» **EXERCISE OBJECTIVE**
Starting from the beginning of the material and stopping after the line that contains "잔디밭과 붉은 길 너머로 푸른 지붕의 원형 건물이 보이는 풍경", write those lines again with "rojos" replaced by "azules" and all else unchanged, leaving out the pictures.

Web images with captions
──────

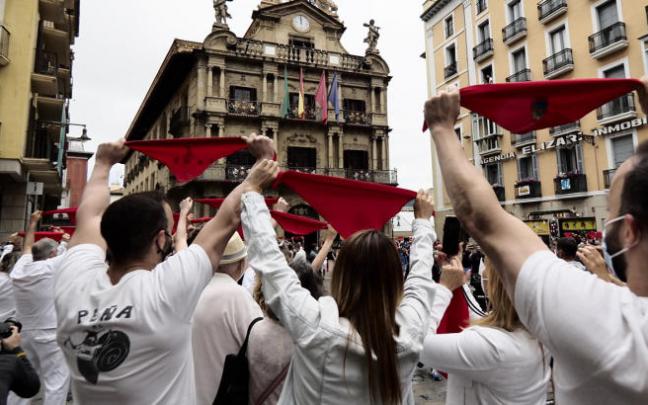 Varias personas levantan los pañuelos rojos a las 12 del mediodía el 6 de julio de 2021.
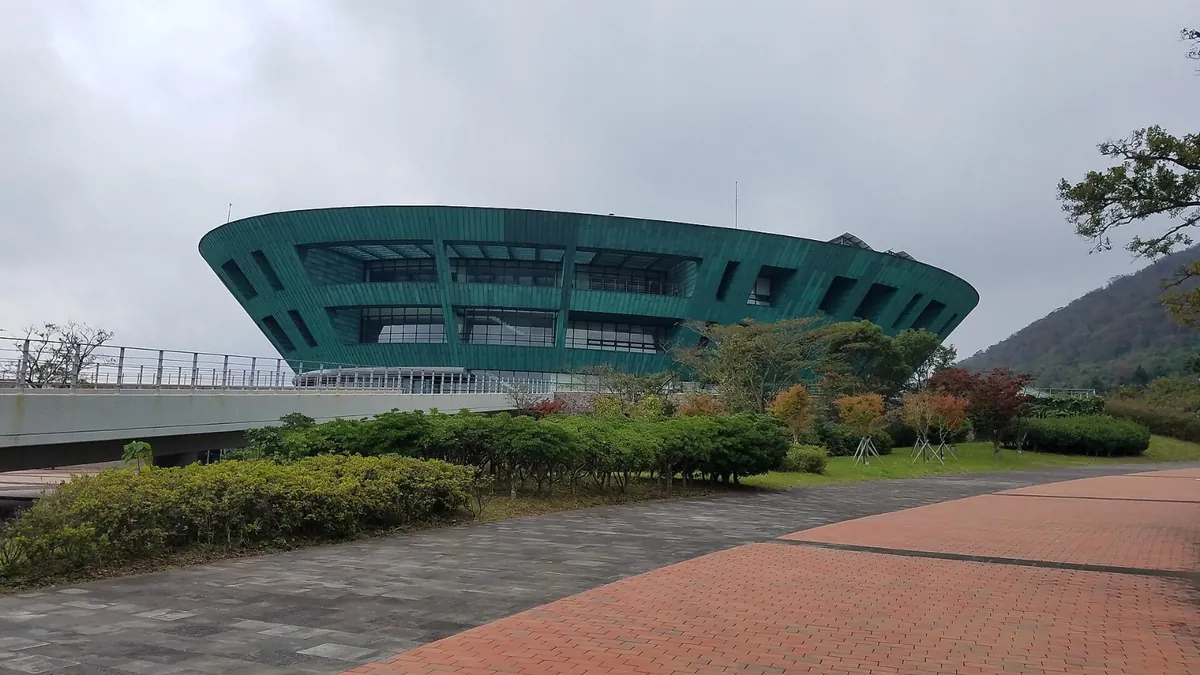 잔디밭과 붉은 길 너머로 푸른 지붕의 원형 건물이 보이는 풍경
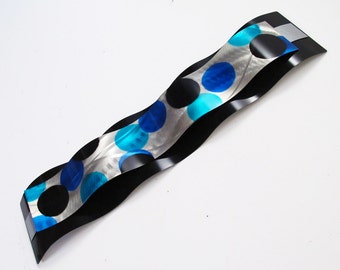 May include: Abstract metal wall art with a wavy design. The art features black, silver, and blue colors with a polka dot pattern.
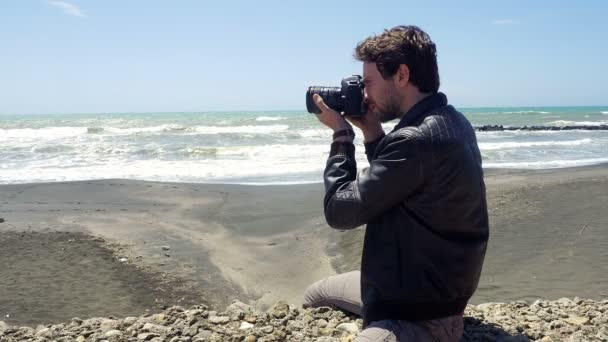 Komea mies ottaa kuvia ammatillinen kamera edessä meressä
 - Materiaali, video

──────

» **REPLY**
 Varias personas levantan los pañuelos azules a las 12 del mediodía el 6 de julio de 2021.
 잔디밭과 붉은 길 너머로 푸른 지붕의 원형 건물이 보이는 풍경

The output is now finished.